[What this task involves] Rewrite the part of the records that opens with the line containing "Out of the items" and closes with the line containing "3.33 metres", substituting "nearer" for "closer" and leaving everything else unchanged.

————

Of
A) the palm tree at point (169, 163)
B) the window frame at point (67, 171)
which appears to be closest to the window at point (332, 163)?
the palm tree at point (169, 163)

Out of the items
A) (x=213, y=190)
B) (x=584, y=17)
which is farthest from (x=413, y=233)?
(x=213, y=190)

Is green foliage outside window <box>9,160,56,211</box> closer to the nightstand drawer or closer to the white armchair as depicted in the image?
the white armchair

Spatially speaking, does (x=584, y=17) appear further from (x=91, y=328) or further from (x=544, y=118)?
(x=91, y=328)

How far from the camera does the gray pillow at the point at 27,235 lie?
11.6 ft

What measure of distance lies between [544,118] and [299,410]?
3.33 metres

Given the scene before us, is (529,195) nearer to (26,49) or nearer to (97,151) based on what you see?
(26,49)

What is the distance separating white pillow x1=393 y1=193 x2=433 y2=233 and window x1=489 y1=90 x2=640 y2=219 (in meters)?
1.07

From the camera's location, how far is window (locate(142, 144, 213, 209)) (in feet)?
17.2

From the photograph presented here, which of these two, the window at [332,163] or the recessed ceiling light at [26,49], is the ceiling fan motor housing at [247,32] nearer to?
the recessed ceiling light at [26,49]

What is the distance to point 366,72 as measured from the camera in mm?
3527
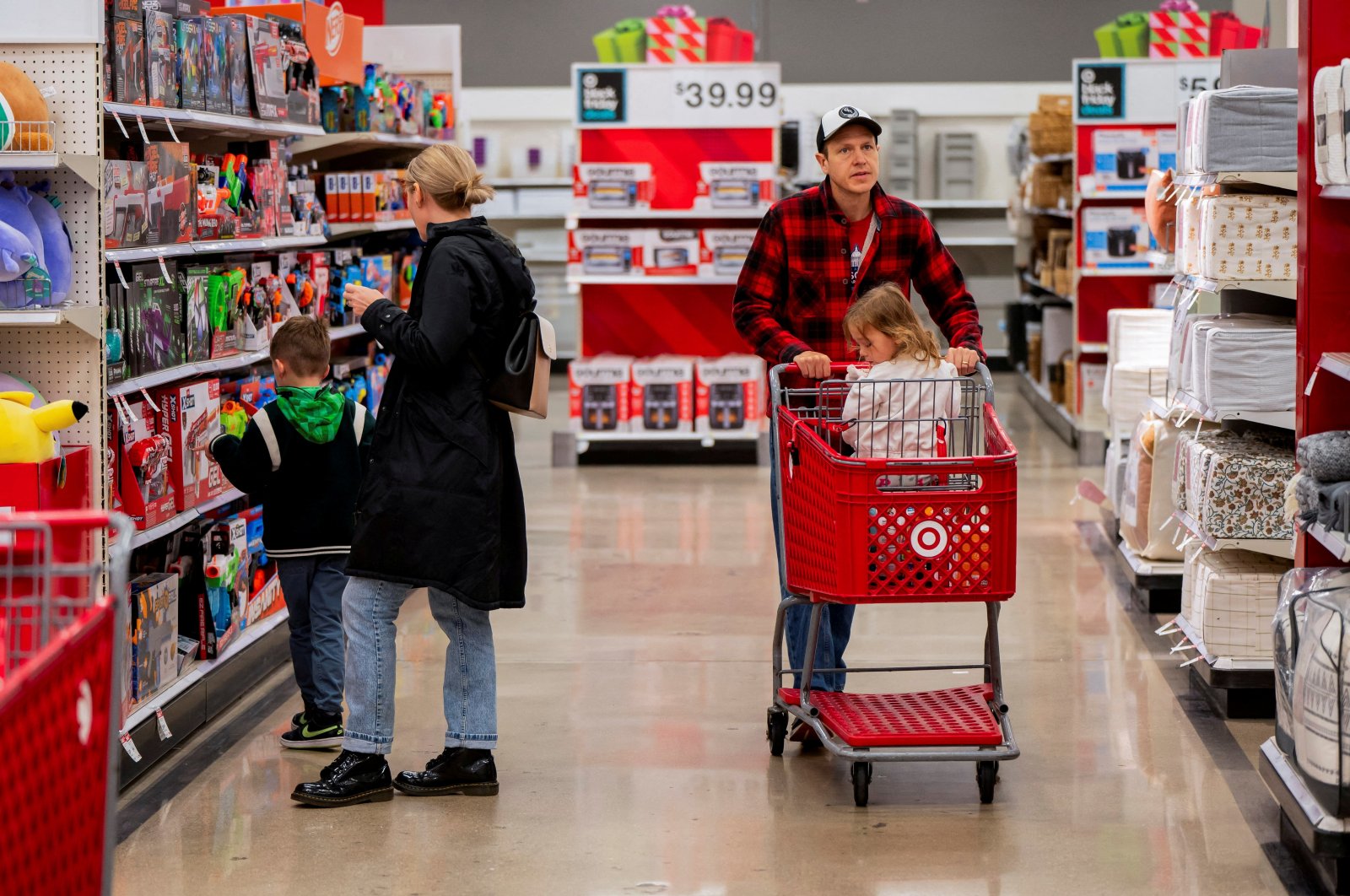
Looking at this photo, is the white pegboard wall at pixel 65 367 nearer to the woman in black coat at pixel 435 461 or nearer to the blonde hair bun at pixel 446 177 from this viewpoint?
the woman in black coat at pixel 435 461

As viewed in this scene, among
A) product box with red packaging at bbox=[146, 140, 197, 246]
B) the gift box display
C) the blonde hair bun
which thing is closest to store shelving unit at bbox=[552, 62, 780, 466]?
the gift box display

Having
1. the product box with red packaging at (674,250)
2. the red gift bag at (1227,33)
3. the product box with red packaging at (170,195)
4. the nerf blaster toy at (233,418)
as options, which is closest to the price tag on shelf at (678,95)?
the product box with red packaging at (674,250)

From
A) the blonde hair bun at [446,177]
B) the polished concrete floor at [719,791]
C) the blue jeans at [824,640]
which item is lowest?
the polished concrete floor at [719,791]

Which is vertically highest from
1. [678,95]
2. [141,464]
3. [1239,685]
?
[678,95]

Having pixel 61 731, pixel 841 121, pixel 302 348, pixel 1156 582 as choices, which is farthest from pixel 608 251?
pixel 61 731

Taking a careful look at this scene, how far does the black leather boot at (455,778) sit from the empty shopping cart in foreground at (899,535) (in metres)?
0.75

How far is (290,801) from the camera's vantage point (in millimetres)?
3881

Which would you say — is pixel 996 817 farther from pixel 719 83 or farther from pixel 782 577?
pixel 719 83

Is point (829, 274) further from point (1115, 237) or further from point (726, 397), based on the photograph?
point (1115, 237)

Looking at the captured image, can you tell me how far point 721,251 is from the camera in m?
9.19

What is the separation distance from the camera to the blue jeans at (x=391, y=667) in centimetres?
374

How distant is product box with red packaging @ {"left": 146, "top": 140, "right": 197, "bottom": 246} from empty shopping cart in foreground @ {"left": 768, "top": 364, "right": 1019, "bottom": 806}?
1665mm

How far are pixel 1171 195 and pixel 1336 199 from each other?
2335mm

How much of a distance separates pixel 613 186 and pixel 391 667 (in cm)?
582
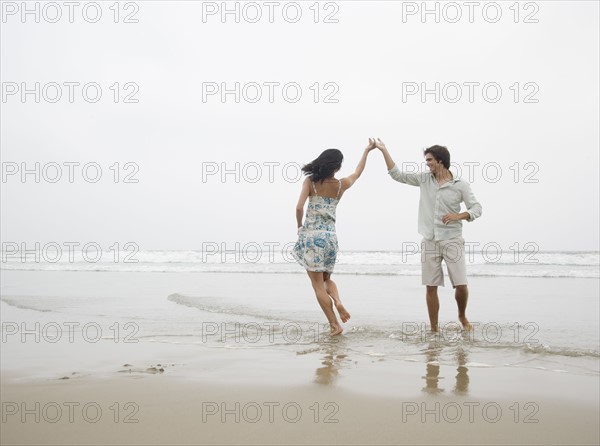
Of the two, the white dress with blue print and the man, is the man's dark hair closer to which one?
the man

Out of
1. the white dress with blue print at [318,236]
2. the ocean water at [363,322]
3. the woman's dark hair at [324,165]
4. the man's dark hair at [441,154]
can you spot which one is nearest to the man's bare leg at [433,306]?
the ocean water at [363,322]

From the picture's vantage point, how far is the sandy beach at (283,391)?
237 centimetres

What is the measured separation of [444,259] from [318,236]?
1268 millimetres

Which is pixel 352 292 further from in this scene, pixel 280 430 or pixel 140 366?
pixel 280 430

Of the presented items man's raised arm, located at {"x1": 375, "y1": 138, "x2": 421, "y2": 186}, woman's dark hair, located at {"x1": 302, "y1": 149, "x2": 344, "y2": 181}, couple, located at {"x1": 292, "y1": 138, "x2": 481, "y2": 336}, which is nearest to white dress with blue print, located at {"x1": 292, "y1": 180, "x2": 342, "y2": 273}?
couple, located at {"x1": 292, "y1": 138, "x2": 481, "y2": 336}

————

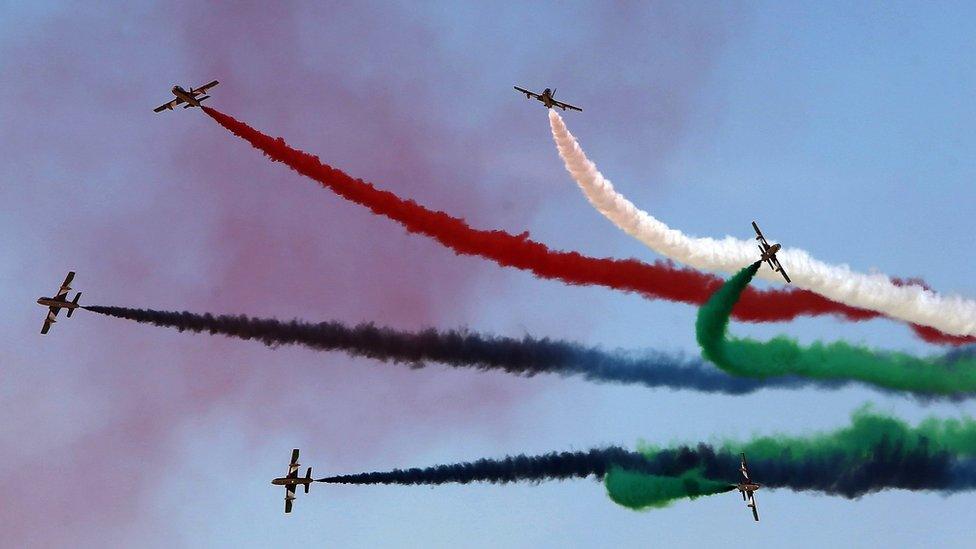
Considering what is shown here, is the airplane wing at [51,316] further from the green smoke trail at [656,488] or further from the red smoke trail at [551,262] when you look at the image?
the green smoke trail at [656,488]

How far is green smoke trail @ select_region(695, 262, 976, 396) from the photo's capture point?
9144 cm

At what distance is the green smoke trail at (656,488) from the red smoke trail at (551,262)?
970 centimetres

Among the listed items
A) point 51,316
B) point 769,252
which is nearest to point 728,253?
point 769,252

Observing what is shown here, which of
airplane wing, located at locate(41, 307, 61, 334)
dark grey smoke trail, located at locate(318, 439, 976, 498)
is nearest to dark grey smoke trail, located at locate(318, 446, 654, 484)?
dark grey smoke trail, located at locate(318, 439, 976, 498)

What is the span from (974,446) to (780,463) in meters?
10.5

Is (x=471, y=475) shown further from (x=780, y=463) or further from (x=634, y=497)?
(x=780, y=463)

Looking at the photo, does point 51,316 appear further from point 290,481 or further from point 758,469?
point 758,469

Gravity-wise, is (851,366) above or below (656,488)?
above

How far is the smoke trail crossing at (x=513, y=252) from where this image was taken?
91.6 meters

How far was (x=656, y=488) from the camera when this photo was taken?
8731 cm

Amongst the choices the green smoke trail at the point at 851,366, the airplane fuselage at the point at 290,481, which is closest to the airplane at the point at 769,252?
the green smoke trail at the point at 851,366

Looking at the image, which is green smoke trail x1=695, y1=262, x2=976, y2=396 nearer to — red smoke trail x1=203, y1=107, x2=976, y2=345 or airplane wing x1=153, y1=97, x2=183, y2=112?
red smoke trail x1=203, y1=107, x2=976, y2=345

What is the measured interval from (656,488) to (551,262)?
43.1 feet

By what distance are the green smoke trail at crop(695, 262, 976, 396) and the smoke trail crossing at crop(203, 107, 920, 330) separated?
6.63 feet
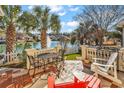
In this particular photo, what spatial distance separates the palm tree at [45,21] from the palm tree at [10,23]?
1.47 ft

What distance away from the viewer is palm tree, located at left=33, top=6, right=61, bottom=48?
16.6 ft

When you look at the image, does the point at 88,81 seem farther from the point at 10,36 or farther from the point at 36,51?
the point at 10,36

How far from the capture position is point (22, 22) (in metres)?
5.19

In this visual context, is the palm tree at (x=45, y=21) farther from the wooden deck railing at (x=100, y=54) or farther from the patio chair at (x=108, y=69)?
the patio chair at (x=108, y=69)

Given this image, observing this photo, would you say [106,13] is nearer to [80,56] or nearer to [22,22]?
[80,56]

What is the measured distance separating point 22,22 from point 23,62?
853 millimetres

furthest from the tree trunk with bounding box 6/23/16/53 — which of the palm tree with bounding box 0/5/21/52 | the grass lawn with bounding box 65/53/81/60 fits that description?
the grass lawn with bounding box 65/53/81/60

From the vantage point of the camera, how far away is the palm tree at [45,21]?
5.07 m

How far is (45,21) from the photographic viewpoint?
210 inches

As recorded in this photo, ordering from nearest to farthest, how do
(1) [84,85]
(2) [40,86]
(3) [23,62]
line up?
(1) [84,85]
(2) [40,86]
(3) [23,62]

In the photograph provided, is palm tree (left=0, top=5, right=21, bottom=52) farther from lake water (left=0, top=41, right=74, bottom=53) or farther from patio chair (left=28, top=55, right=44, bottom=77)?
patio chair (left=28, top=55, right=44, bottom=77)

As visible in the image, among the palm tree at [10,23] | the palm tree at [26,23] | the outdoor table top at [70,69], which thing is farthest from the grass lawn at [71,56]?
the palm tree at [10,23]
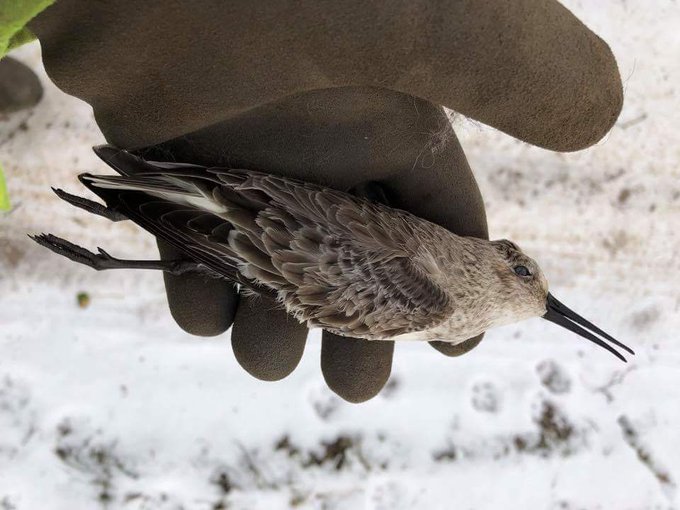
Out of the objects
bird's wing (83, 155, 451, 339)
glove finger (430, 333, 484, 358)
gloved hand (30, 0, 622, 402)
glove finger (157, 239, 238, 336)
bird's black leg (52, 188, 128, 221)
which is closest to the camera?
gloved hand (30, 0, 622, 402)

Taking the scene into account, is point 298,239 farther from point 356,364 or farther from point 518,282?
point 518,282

————

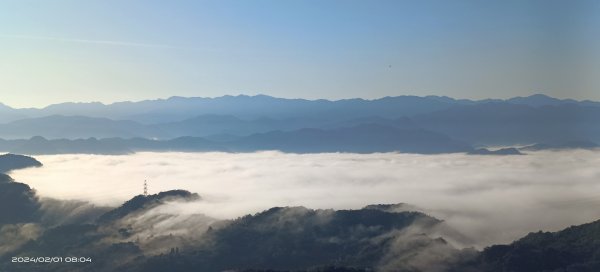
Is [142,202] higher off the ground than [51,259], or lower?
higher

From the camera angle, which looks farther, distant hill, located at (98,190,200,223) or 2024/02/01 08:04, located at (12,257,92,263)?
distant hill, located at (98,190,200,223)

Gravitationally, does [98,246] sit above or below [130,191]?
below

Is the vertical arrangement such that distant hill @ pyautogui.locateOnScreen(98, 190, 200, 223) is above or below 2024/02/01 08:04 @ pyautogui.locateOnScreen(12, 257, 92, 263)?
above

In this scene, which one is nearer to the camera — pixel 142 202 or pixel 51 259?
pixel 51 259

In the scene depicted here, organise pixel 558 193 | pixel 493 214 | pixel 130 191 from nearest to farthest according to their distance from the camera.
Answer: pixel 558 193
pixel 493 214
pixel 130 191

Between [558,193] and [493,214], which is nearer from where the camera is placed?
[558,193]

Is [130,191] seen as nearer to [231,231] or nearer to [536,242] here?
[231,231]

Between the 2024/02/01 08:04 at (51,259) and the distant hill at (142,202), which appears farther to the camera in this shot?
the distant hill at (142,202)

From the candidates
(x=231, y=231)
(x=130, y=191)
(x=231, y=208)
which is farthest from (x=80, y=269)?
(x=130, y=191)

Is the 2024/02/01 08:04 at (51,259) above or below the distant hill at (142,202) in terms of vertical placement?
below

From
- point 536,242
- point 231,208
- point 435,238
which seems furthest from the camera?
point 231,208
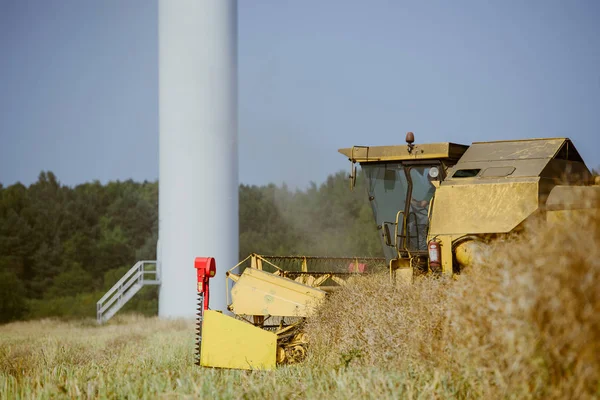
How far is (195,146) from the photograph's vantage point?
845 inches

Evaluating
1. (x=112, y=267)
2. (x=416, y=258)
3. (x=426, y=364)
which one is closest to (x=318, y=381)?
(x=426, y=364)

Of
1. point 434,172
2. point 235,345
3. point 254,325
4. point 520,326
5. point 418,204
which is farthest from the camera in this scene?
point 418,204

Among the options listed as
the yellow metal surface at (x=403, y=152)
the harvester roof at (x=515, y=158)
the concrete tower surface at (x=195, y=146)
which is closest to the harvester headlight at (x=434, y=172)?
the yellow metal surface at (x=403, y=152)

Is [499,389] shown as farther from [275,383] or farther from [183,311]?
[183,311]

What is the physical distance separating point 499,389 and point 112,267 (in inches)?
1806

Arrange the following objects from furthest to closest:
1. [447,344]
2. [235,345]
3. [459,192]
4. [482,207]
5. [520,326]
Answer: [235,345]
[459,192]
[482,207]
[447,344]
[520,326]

————

[The completed task]
Out of the items
A) (x=213, y=190)
B) (x=584, y=17)
which is farthest from (x=413, y=233)?
(x=213, y=190)

Is green foliage outside window <box>9,160,56,211</box> nearer to the nightstand drawer or nearer to the white armchair as depicted in the image?
the white armchair

Spatially speaking, does (x=584, y=17) appear further from (x=91, y=328) or further from (x=544, y=118)?
(x=91, y=328)

How far from the camera does the gray pillow at the point at 27,235 lie?
11.6 ft

What measure of distance lies between [544,118] and [299,410]?
3.33 metres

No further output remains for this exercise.